Мы въезжаем в раскрытые ворота со знаком «Въезд воспрещен», почти скрытым густой листвой.

— Разве сюда можно? — спрашивает Себастьян, оглядываясь на знак.

— Наверное, нет, хотя похоже, эти ворота открыты давно, так что вряд ли мы первые нарушители.

Себастьян не отвечает, но я чувствую его сомнение и по ладони, замершей у меня на бедре, и по напряженной спине. Надеюсь, он успокоится, увидев, какое уединение царит здесь после заката.

Дорога постепенно раскисает, поэтому я заезжаю на плотный травянистый участок, отключаю фары, потом зажигание. Теперь тишину нарушает только негромкий стук мотора, работающего вхолостую. На берегу почти темно, лишь на поверхности озера мерцает отражение луны. По настоянию папы я вожу в багажнике предметы первой необходимости, в том числе толстое одеяло. После заката ощутимо холодает, но у меня появляется одна мысль.

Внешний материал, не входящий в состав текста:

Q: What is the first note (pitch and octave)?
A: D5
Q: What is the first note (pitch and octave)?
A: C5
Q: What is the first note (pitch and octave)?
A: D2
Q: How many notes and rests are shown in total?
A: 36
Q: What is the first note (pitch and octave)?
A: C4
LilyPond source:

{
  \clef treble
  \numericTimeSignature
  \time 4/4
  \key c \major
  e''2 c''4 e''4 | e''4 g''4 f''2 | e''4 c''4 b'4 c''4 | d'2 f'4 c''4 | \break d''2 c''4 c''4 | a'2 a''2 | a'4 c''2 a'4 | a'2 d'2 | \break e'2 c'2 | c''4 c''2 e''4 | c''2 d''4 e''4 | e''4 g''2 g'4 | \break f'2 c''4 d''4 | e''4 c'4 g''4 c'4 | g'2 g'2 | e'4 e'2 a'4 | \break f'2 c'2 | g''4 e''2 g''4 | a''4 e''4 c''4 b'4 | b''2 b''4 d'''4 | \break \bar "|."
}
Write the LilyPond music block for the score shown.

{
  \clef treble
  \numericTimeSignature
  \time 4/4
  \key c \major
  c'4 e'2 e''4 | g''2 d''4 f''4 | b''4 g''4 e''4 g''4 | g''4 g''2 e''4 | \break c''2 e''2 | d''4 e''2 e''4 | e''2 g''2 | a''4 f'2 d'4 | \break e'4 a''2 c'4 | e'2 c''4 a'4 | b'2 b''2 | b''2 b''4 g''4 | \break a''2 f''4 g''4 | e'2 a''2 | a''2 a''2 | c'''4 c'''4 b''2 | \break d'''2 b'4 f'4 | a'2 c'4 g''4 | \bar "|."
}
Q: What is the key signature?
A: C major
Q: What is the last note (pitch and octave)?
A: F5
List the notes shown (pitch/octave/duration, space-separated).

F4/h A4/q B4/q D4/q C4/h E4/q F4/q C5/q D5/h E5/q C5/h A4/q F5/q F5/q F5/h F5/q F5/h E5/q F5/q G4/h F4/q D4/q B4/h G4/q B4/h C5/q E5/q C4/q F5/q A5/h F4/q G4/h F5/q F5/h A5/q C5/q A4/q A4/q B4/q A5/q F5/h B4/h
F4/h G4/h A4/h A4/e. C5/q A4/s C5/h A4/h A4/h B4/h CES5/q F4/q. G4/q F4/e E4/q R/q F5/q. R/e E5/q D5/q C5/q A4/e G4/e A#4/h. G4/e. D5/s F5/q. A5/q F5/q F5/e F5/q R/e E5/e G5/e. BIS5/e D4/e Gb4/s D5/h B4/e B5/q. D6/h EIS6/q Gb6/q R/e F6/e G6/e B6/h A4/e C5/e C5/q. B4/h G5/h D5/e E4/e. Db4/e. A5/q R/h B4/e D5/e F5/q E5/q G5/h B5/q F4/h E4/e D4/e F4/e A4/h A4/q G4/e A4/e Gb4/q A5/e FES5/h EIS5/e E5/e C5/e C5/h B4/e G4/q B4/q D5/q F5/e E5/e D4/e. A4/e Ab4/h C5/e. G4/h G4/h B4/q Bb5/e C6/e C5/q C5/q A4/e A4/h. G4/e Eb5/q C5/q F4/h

— Пошли! — зову я Себастьяна, открывая водительскую дверь. Он неохотно следует за мной. Я достаю одеяло и расстилаю на еще теплом капоте. Запасные куртки и завалявшееся полотенце становятся подушками, которые я кладу у «дворников».

Теперь мы можем лежать и смотреть на звезды.

Сообразив, что я задумал, Себастьян помогает мне все устроить. Потом мы залезаем на капот и в один голос стонем от облегчения.

— Казалось, будет так удобно! — хохочет Себастьян.

Я придвигаюсь ближе, и капот протестующе гремит.

— Нормально же получилось.

Луна только взошла, звезды словно веревками удерживают ее над горизонтом.

— Единственное, что мне нравится в Юте, — здесь по ночам видно звезды, — говорю я. — В Пало-Альто из-за засветки их не разглядишь.

— Звезды — единственное, что тебе нравится в Юте?

— Прости, есть еще кое-что. — Я поворачиваюсь к Себастьяну и целую его.

— Я про звезды ничего не знаю, — признается Себастьян, когда я снова поднимаю глаза к небу. — Давно хочу восполнить пробел, да все руки не доходят.

— Вон созвездие Девы, — показываю я. — Видишь, сверху четыре звезды образуют кривоватую трапецию? А под ней Поррима и Спика, они как нить воздушного змея, да?